Dieses Gefühl hatte Veronika auch bei der Reaktion der AOK, die ihren Antrag auf einen neuen Rollstuhl ablehnte. Die Begründung: zu teuer. Tatsächlich kostet Veronikas Rollstuhl-Modell 24.100 Euro. Das Problem mit der Alternative: zu groß für Veronikas Zimmer im Wohnheim. „Als mir dann noch vorgeschlagen wurde, ich solle mich einfach in den Handrollstuhl setzen, konnte ich nur antworten: Ich kann mit einem Handrollstuhl nicht fahren. Da könnt ihr mich genauso gut auf einen Bürostuhl binden – das ist ähnlich effektiv.“

Die Krankenkasse fordert Gutachten nach Gutachten ein – ein Prozedere, das Veronika nicht nachvollziehen kann. „Ich habe ein Gutachten erstellen lassen und den Rest verweigert. Die Wohnung wurde gesehen und es wurde festgestellt: Sie ist zu klein. Was soll man da noch tausend Gutachten erstellen? Die Wohnung wird nicht wachsen und der Rollstuhl nicht schrumpfen. Und wenn mein Arzt schreibt: Frau Meier braucht diesen Rollstuhl in dieser Größe – dann heißt das auch, dass ich den brauche. Man hat in seinem Leben besseres zu tun, als tausend Anträge zu schreiben.“

In einer Prüfung sollte festgestellt werden, ob eine Reparatur sinnvoll sei - das dauerte.

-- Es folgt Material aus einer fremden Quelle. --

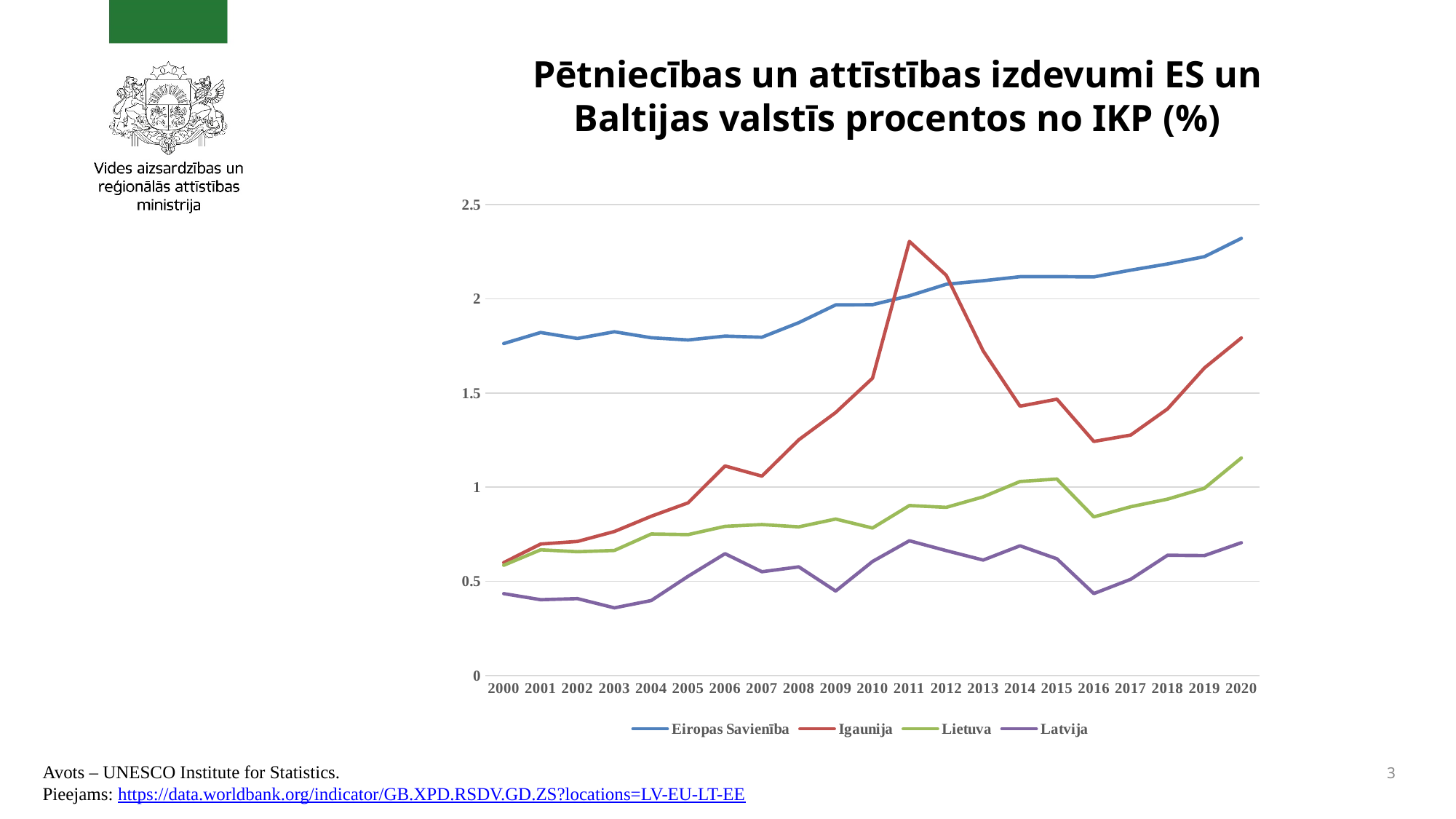
How many series does the legend list? 4 What kind of chart is shown on the slide? line chart In 2016, which is higher: Lietuva or Latvija? Lietuva Is the value for Igaunija in 2011 greater or less than 2? greater Is the value for Lietuva in 2020 greater or less than 1? greater How many years are shown on the x axis? 21 Which series has the lowest value in 2020? Latvija Is the value for Latvija in 2003 greater or less than 0.5? less Which series has the highest value in 2020? Eiropas Savienība In 2011, which is higher: Igaunija or Eiropas Savienība? Igaunija Does the Eiropas Savienība line generally rise or fall from 2000 to 2020? rise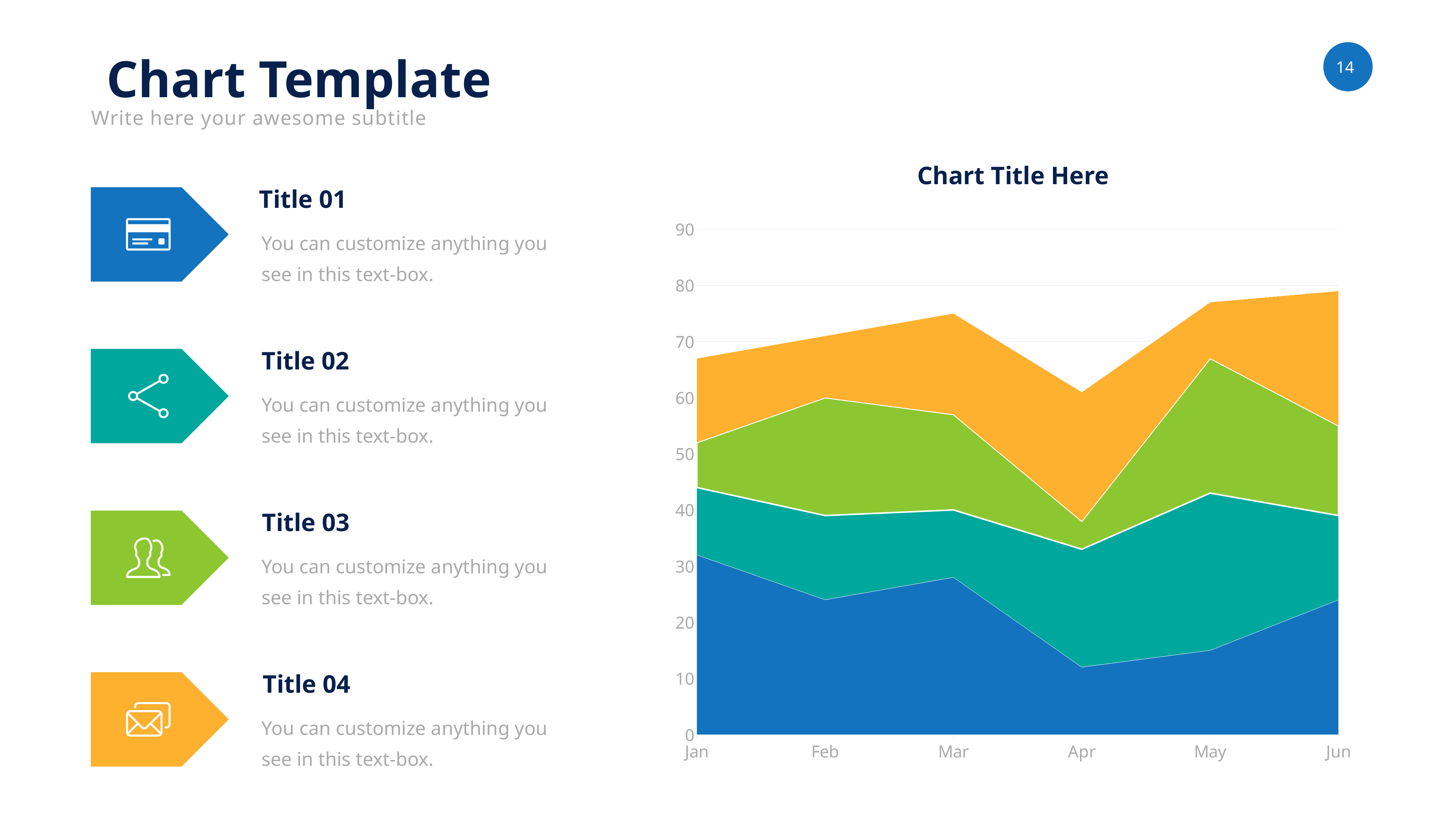
Is the top of the stacked areas in Jun greater or less than 70? greater In which month is the top of the stacked areas lowest? Apr Does the bottom (blue) series rise or fall from Jan to Apr? fall What colour is the bottom area series in the chart? blue How many months are shown on the x axis of the chart? 6 Is the value of the bottom (blue) series in Jan greater or less than 20? greater What is the title of the chart? Chart Title Here Is the value of the bottom (blue) series in Apr greater or less than 20? less What kind of chart is shown on the slide? stacked area chart Is the bottom (blue) series larger in Jan or in Apr? Jan In which month is the bottom (blue) series lowest? Apr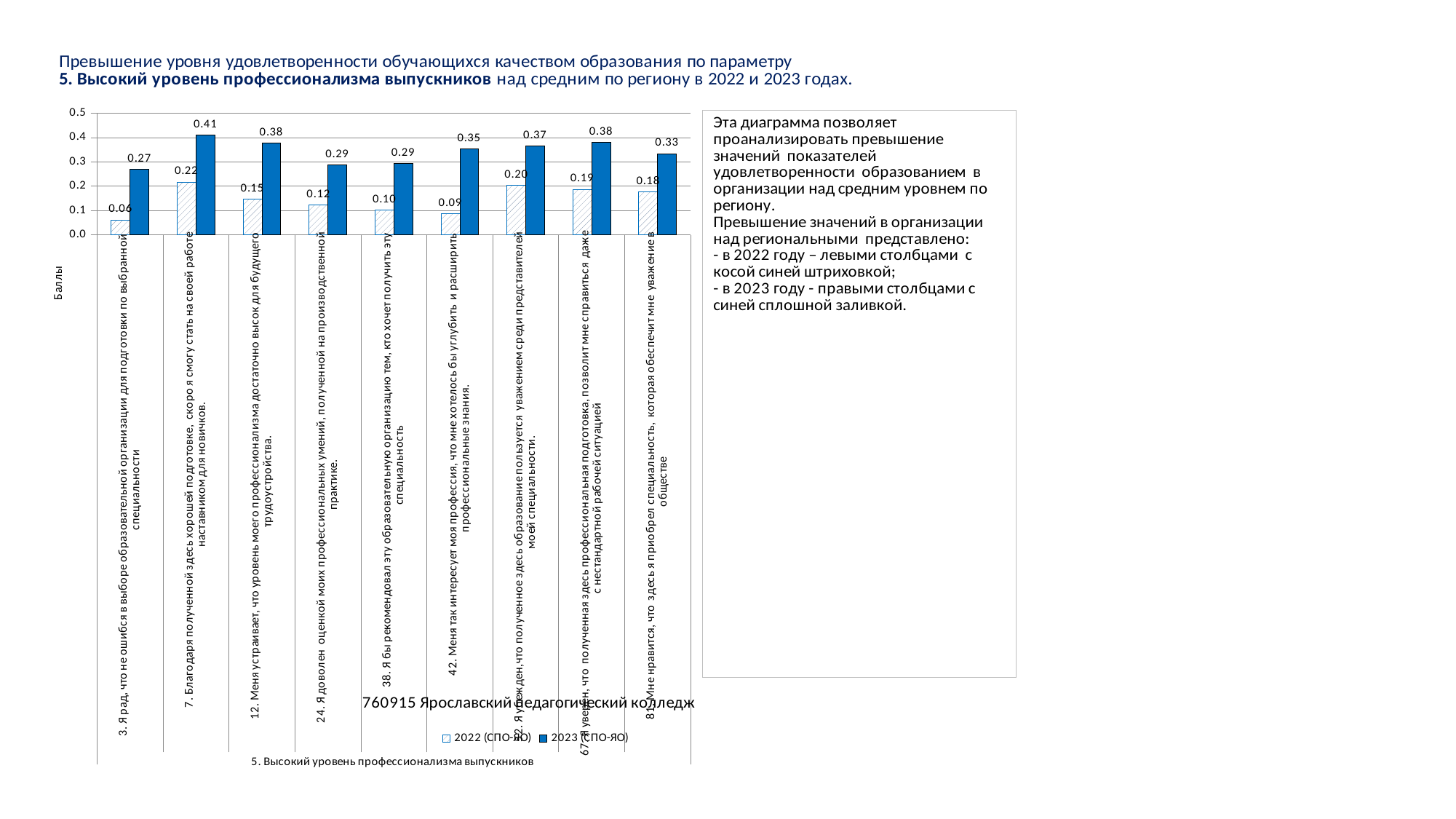
Which statement has the highest 2023 (СПО-ЯО) value? 7. Благодаря полученной здесь хорошей подготовке, скоро я смогу стать на своей работе наставником для новичков. Which is larger: the 2022 (СПО-ЯО) value for statement 52 or the 2022 (СПО-ЯО) value for statement 24? statement 52 What is the difference between the 2023 and 2022 (СПО-ЯО) values for statement 42? 0.26 How many statement categories are plotted on the x axis of the chart? 9 What is the 2022 (СПО-ЯО) value for statement 3 ("Я рад, что не ошибся в выборе образовательной организации...")? 0.06 How many series does the chart legend list? 2 What is the 2023 (СПО-ЯО) value for statement 7 ("Благодаря полученной здесь хорошей подготовке, скоро я смогу стать на своей работе наставником для новичков")? 0.41 Which statement has the lowest 2022 (СПО-ЯО) value? 3. Я рад, что не ошибся в выборе образовательной организации для подготовки по выбранной специальности What is the label of the vertical axis of the chart? Баллы What type of chart is shown on the slide? bar chart Is the 2023 (СПО-ЯО) value for statement 81 greater or less than 0.3? greater What is the 2023 (СПО-ЯО) value for statement 42 ("Меня так интересует моя профессия...")? 0.35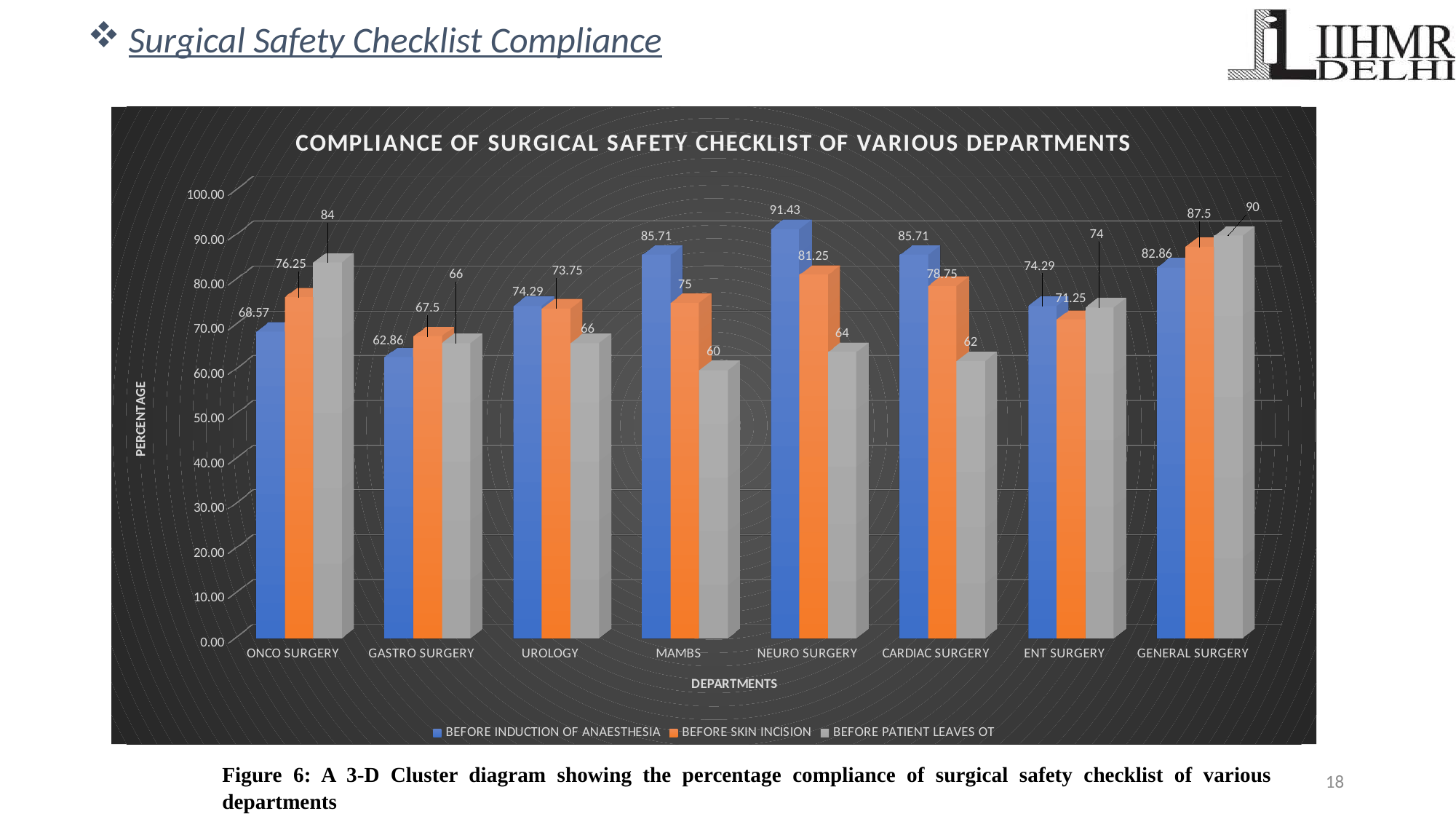
Which department has the lowest BEFORE SKIN INCISION value? GASTRO SURGERY What kind of chart is shown on the slide? Bar chart What is the BEFORE PATIENT LEAVES OT value for ONCO SURGERY? 84 What is the BEFORE SKIN INCISION value for GENERAL SURGERY? 87.5 How many series does the legend list? 3 What is the difference between the BEFORE INDUCTION OF ANAESTHESIA and BEFORE PATIENT LEAVES OT values for NEURO SURGERY? 27.43 How many departments are shown on the x axis? 8 Which department has the lowest BEFORE PATIENT LEAVES OT value? MAMBS Which is larger for CARDIAC SURGERY: the BEFORE SKIN INCISION value or the BEFORE PATIENT LEAVES OT value? BEFORE SKIN INCISION What is the BEFORE INDUCTION OF ANAESTHESIA compliance value for NEURO SURGERY? 91.43 Is the BEFORE INDUCTION OF ANAESTHESIA value for GASTRO SURGERY greater or less than 70.00? less Which department has the highest BEFORE INDUCTION OF ANAESTHESIA value? NEURO SURGERY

Zum Beispiel in die Uni gehen. Lernen fällt ihr nicht schwer, ganz im Gegenteil. Und das, obwohl selbst Mitschreiben teilweise zur Herausforderung werden kann. Auch deswegen forderte Veronika in ihrer Online-Petition: „Ich möchte mein Leben genau so führen dürfen, wie Sie es können. Ich möchte arbeiten, studieren und Steuern zahlen. Ich möchte ein Teil der Gesellschaft sein dürfen. Und ich möchte keine Schmerzen mehr haben! Ist das zu viel verlangt?“

Mehr als 100.000 Menschen fanden: nein. Sie unterschrieben und teilten die Petition für eine größere Reichweite. Und das mit Erfolg. Am Dienstag teilte die Krankenkasse Veronika per E-Mail mit, dass die Bewilligung für den Rollstuhl nun vorliegen würde. Veronika ist erstaunt, was mit ein wenig Druck von außen alles möglich ist. „Ich weiß nicht, was in der Zeit nach der Antragstellung, also zwischen Oktober und Dezember, passiert ist. Für mich wirkt es so, als hätte die Krankenkasse gar nichts gemacht. Aber als die Infos über die Petition dann zur AOK durchgedrungen sind, haben sie plötzlich gesagt, dass das mit den Gutachten nur ein Serviceangebot war, für eine bessere Beratung für mich und dass jetzt ganz schnell entschieden würde.“

Die AOK Bayern bestätigte auf Nachfrage von jetzt nur, dass die Krankenkasse seit Oktober im intensiven Kontakt mit der Versicherten stünde, „um eine passgenaue Rollstuhlversorgung weiterhin zu gewährleisten“. Weiterhin betont der Pressereferent Steffen Habit in einer Mail, dass aufgrund einer eingehenden Prüfung festgestellt werden sollte, inwiefern eine Reparatur des alten Rollstuhls wirtschaftlich sinnvoll sei. Das habe gedauert, die Krankenkasse habe erst am 28. Dezember 2018 einen Kostenvoranschlag des Lieferanten bekommen. „Die Prüfung ergab, dass eine Reparatur unwirtschaftlich ist.“ Marie kommen diese Sätze bekannt vor, „das ist die Standardantwort von ihnen zu dem Fall“, sagt sie. Für weitere Nachfragen war die AOK telefonisch nicht zu erreichen.

Veronikas Fall ist für sie gut ausgegangen. Für die Zukunft und für andere würde sie sich wünschen, dass Verfahren beschleunigt und die medizinischen Gutachten auch wirklich gewissenhaft gelesen werden würden. Da könne man herauslesen, dass bestimmte Zusatzleistungen – wie in Veronikas Fall ein Elektro-Rollstuhl in der passenden Größe – lebensnotwendig seien. Mit ihrem neuen Gefährt kann Veronika jetzt wieder in den Alltag starten, das hat sie ihren guten Nerven und über 100.000 Unterstützern zu verdanken.